It was entirely predictable that the UFC would come back with another lawsuit trying to overturn the ban on mixed martial arts events in the state of New York- especially after the NY State Assembly failed, once again, to vote on legalization.
When U.S. District Judge Kimba Wood of the Southern District of New York dismissed the UFC’s earlier lawsuit in March, she all but laid out a roadmap for the UFC to follow in a subsequent lawsuit – if it chose to do so. Wood suggested that the UFC file a new complaint that focused on the vagueness of New York’s Combative Sports Law. More importantly, Wood threw out the case due to lack of standing, but pretty much told the UFC how to get it. In essence, her hands were tied because the UFC couldn’t prove that it had suffered an “actual or imminent injury” under federal law. The UFC’s argument has always been that the ban prevented it from holding an event in New York state, thereby costing the organization millions in potential ticket sales, PPV revenue, and merchandise sales. Wood, however, had maintained that the UFC’s damages were too hypothetical. In other words, because the UFC hadn’t actually scheduled an event in New York that was then cancelled under the ban (causing it to lose out on an actual sum of money), it lacked standing to sue.
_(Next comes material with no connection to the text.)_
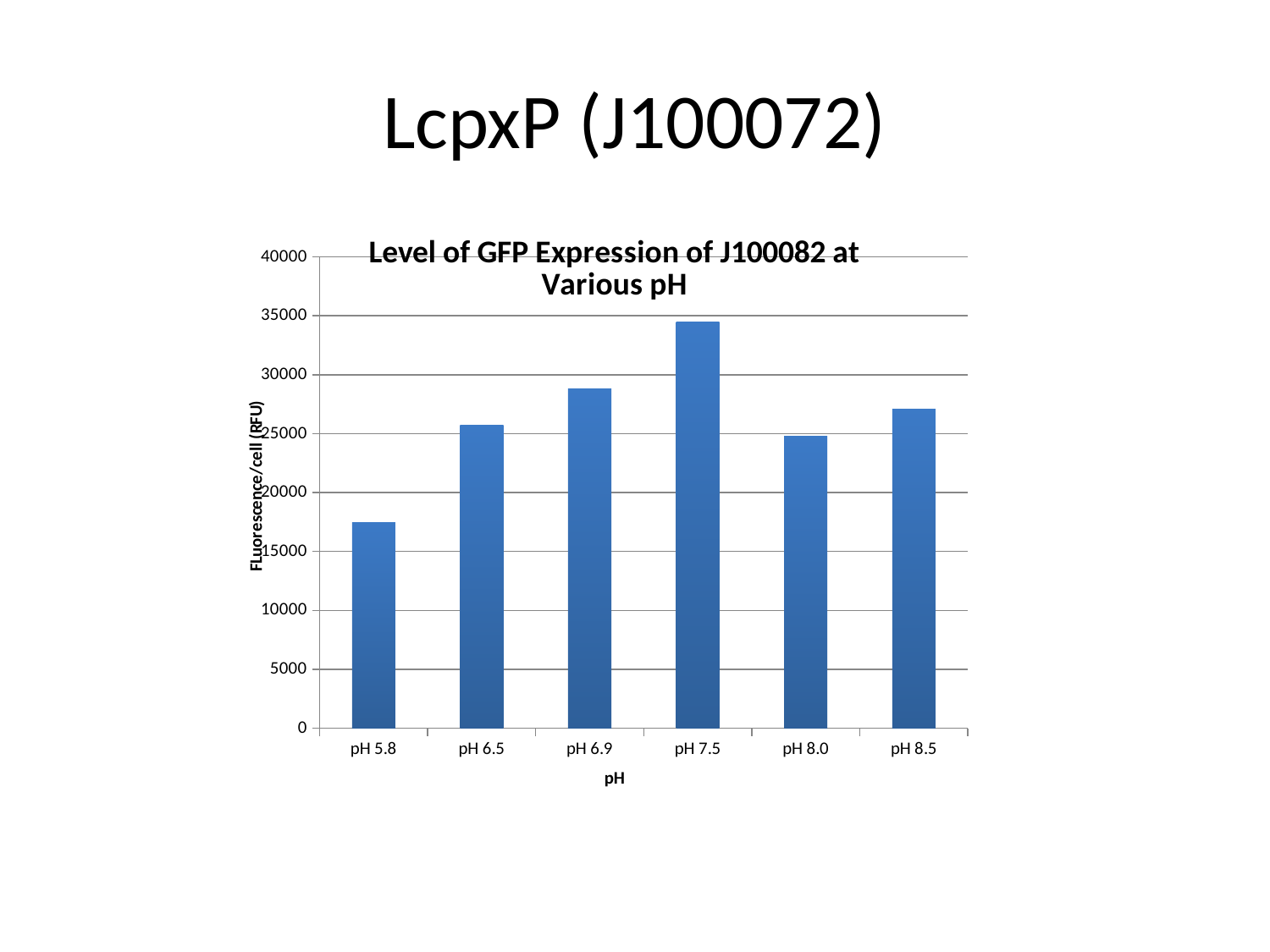
Which has a higher fluorescence per cell, pH 6.9 or pH 8.0? pH 6.9 Which pH has the highest fluorescence per cell? pH 7.5 Is the value for pH 7.5 greater or less than 30000? greater What is the title of the chart? Level of GFP Expression of J100082 at Various pH Is the value for pH 6.9 greater or less than 30000? less Which has a higher fluorescence per cell, pH 8.5 or pH 6.5? pH 8.5 Do the values rise or fall from pH 5.8 to pH 7.5? rise What kind of chart is shown on the slide? bar chart Which pH has the lowest fluorescence per cell? pH 5.8 Is the value for pH 5.8 greater or less than 20000? less How many pH categories are plotted on the chart? 6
That was probably why on Monday, the same day the UFC filed its new lawsuit in federal court, the organization also announced that it had booked Madison Square Garden for a UFC event in April 2016. While I’m sure Dana White sincerely hopes that the event goes forward, it seems as if the primary reason why the event was scheduled was to give the UFC standing to sue. The UFC is requesting an injunction so that it can hold the event at MSG – usually when there’s a time-sensitive matter and there’s an injunction involved, courts will expedite the case. As such, we should know fairly soon whether or not the MSG event is actually going to happen, or if the UFC will need to make alternate plans (like head across the river to New Jersey).
The UFC also followed Wood’s advice to focus on the vagueness of the statute. In its complaint, the UFC called the CSL “so badly written that neither ordinary persons nor state officials are able to say with any certainty what it permits and what it prohibits.” The UFC also called the CSL “putty in the hands of state officials” in that “as the holders of state offices have changed, so, too, has the official interpretation of the CSL” For instance, the complaint noted the state routinely sanctions professional karate, kickboxing and Muay Thai events but not MMA and specifically called out named-defendant Eric Schneiderman, Attorney General for New York, “for a history of equivocation and flip-flops” over whether or not MMA organizations could hold events in the state.
The complaint was also notable based on who signed it. In a clear signal that the UFC is not messing around anymore, the organization called in one of the biggest guns available by hiring former U.S. Solicitor General Paul Clement. The Bancroft partner is mainly known for his politically-charged cases, such as challenging Obamacare, and defending DOMA and Arizona’s controversial immigration law. He’s also represented NBA and NFL players in recent labor negotiations. “Paul truly is the best lawyer of his generation, and if he can’t win the case, no one can,” said Neal Katyal, the former acting solicitor general under Obama.
If he wins this case, then he’ll probably get free UFC tickets for life. On top of his usual hourly fee of $1,350 of course. It’s good to be the champ.